15 April 2018

Africa: Which Way for Africa?

Photo: Pixabay
(File photo).
opinion

On May 25, the African Union will celebrate the 55th anniversary of the founding of the AU's predecessor, the Organisation of African Unity (OAU) in Addis Ababa, Ethiopia. Eight years later, from 1971 to 1973, I was privileged to represent Uganda at several OAU conferences when I was posted to Addis Ababa as Third Secretary at the Embassy of Uganda to Ethiopia.

The commitment of Uganda and most African countries to the cause of African unity was total during those good old days when Africans were waging a relentless and protracted struggle against colonialism, racism, racial discrimination and apartheid. Uganda's commitment was shown by deed, not empty and useless rhetoric as is routinely the case today. Uganda paid her contributions to the regular budget of the OAU and the OAU's Liberation Committee which was based in Dar es Salaam, Tanzania on time, in full and without any self-serving excuses or conditions.

Mwalimu Julius Nyerere expressed correctly and succinctly the hopes and aspirations of Africans in a letter he wrote which was published on March 27, 1960, by The New York Times.

Nyerere wrote in March 1960 that: "The Africa we must create, the Africa we must bequeath to posterity, the Africa of our dreams cannot be an Africa that is simply free from foreign domination. It must be an Africa that the outside world will look at and say: 'Here is a continent that has truly free human beings.' The outside world must be able to say: 'If you really want to see how a free people conduct their affairs - if you want to see a people who live up to their ideals of human society - go to Africa!' That is the continent of hope for the human race.

"I feel that Africa's own tradition, her moral strength, her lack of ties with one bloc or another and that sentiment of oneness that the centuries of suffering have built among all her peoples, can together fit her for the role I have suggested - the role of champion of personal freedom in the world today."

Mwalimu's eloquent and prophetic words of wisdom are not mere wishful thinking of an idealist, but realistic wishes of a great man who tried his level best, along with many like-minded African leaders of his generation, to lead Africa to a promised land.

Mwalimu Nyerere, Kwame Nkrumah, Milton Obote, Kenneth Kaunda, Sekou Toure, Modibo Keita, Patrice Lumumba, Diallo Telli, Robert Gardiner and many others shared the above dream of Africa which is destined to be the hope of the human race. I believe that given the requisite political will as well as good and dedicated leadership that dream is achievable.
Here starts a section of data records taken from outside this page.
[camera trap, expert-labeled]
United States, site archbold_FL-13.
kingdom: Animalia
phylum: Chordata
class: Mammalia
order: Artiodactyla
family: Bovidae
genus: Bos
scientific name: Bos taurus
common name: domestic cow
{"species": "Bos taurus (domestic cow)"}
Africa has sadly become a laughing stock of the world instead of the hope of the human race. Ordinary Africans are today in chains almost everywhere on the continent. Why has Africa gone down the drain? Who has dumped Africa prematurely into the dustbin of history? How can Africans crawl out of the garbage pit in which Africa's corrupt, greedy, self-centred and worthless leaders have consigned wananchi?

First, wananchi, especially Africa's youth, must wake up, join hands and take full control of their destiny and not expect Africa's ruling elites, intellectuals and politicians to rescue them from oppression, exploitation and humiliation by callous ruling classes who feel entitled to political power and the natural resources of Africa. Africa's wananchi have a moral obligation to free themselves from the yoke of oppression, subjugation, exploitation and neo-colonialism.

Second, Africa's working classes must unite and wage a relentless struggle for freedom from oppressors, pseudo-liberators and pseudo-revolutionaries who have betrayed the just, legitimate and patriotic cause and struggle for African dignity and unity and the dream which Mwalimu Nyerere wrote about in 1960 which he attempted to realise during his tenure as a great leader of the people of Tanzania, Africa and the third world.

Third, Africa's genuine friends and development partners in the world must support the just struggle of the masses for liberty and stop lending a helping hand to corrupt African dictators who do not care about the interests and welfare of Africa's wananchi. Some shameless African dictators have openly bragged that they grabbed power to pursue and advance personal and tribal agendas. May God bless Africa!

Mr Acemah is a political scientist and retired career diplomat.